Open DeeJay opened 2 years ago
A WizFi360-EVB-Pico appears to be a Wiznet WizFi360-PA (PCB Antenna) module glued to the end of an RP2040-based Raspberry Pi Pico clone. Power lines and serial UART Tx/Rx data lines are routed between the module and the RP2040 via the shared PCB.
The example application source codes are written in C/C++. The documentation for the firmware on the WizFi360 module indicates that it provides an AT ('Hayes modem') interface. I don't understand enough C to determine whether the published source code provides wrappers around the AT interface or whether there is a lower-level API being exposed and exploited.
WiznetHK have published YouTube videos demonstrating how to use the AT interface on the module to associate with a wireless AP and use a TCP client or an MQTT client. But this is done using a serial connection directly from a Windows workstation using a USB-Serial adapter and some form of terminal emulation software. They demonstrate using Hercules. No doubt PuTTY would work as well.

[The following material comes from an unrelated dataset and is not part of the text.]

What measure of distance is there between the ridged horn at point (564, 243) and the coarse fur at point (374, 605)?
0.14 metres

In our case the 'workstation' is the Pico clone that is acting as host to the wireless module. Tools available for Windows are not applicable in this situation.
So the missing part of the picture is that the microPython session on the Pico clone needs to be running some sort of terminal session, perhaps equivalent to mainstream Python's serial.tools.miniterm module, acting as a 'bridge' between the REPL or executing script on one side and the serial UART on the wireless module on the other.

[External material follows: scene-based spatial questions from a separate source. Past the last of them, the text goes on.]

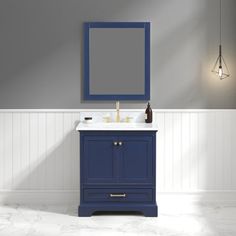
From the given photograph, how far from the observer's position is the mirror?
5.02 metres

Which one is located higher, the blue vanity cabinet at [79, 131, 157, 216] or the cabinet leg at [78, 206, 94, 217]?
the blue vanity cabinet at [79, 131, 157, 216]

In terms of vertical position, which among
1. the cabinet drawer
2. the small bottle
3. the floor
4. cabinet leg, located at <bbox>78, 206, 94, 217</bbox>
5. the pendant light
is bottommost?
the floor

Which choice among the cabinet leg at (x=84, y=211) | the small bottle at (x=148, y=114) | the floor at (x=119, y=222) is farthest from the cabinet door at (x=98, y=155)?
the small bottle at (x=148, y=114)

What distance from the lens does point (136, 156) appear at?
462 centimetres

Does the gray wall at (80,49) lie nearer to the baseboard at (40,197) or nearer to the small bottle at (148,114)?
the small bottle at (148,114)

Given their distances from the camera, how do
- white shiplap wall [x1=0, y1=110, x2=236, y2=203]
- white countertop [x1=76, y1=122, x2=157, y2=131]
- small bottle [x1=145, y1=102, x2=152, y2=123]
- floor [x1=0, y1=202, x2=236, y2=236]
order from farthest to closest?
white shiplap wall [x1=0, y1=110, x2=236, y2=203] → small bottle [x1=145, y1=102, x2=152, y2=123] → white countertop [x1=76, y1=122, x2=157, y2=131] → floor [x1=0, y1=202, x2=236, y2=236]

It seems that Twilio have a closely-related example aimed at using a Pico together with a cellular modem.
The specifics of the cellular modem instruction set will need changing, but the overall framework looks promising. A possible basis for experimentation.

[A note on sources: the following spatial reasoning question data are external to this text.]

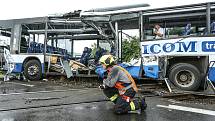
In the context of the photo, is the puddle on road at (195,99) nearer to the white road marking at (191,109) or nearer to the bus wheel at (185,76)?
the bus wheel at (185,76)

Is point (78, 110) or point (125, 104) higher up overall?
point (125, 104)

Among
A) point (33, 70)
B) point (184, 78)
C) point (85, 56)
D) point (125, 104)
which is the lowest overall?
point (125, 104)

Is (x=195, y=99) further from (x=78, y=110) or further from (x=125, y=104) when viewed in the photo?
(x=78, y=110)

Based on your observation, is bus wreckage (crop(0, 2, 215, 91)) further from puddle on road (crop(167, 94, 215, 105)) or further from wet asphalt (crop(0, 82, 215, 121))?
wet asphalt (crop(0, 82, 215, 121))

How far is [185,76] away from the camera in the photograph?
27.2ft

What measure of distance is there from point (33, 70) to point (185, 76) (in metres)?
6.16

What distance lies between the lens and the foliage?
948cm

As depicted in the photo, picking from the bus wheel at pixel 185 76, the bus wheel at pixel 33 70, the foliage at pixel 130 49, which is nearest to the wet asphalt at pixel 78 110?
the bus wheel at pixel 185 76

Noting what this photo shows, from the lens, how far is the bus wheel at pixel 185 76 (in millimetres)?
8094

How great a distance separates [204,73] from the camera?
8.11m

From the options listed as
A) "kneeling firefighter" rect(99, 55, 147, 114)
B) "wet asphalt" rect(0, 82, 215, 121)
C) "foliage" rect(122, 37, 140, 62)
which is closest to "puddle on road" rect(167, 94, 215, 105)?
"wet asphalt" rect(0, 82, 215, 121)

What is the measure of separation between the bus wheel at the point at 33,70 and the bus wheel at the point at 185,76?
216 inches

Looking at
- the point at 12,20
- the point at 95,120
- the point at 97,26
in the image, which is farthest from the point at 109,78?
the point at 12,20

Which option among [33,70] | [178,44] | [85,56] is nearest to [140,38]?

The documentation for the AT command set in the upgradeable firmware on the WizFi360 module is here.
Starting to explore how to exploit a WizFi360-EVB-Pico using microPython
https://docs.wiznet.io/Product/Open-Source-Hardware/wizfi360-evb-pico
I bought one of these eval boards a few days before Raspberry Pi announced their Raspberry Pi Pico W board. A PicoW can be connected to the Internet with a few lines of microPython.
There is apparently no corresponding trivial solution easily available for the WizFi360-EVB-Pico.
This Issue is raised as a place to discuss possible options.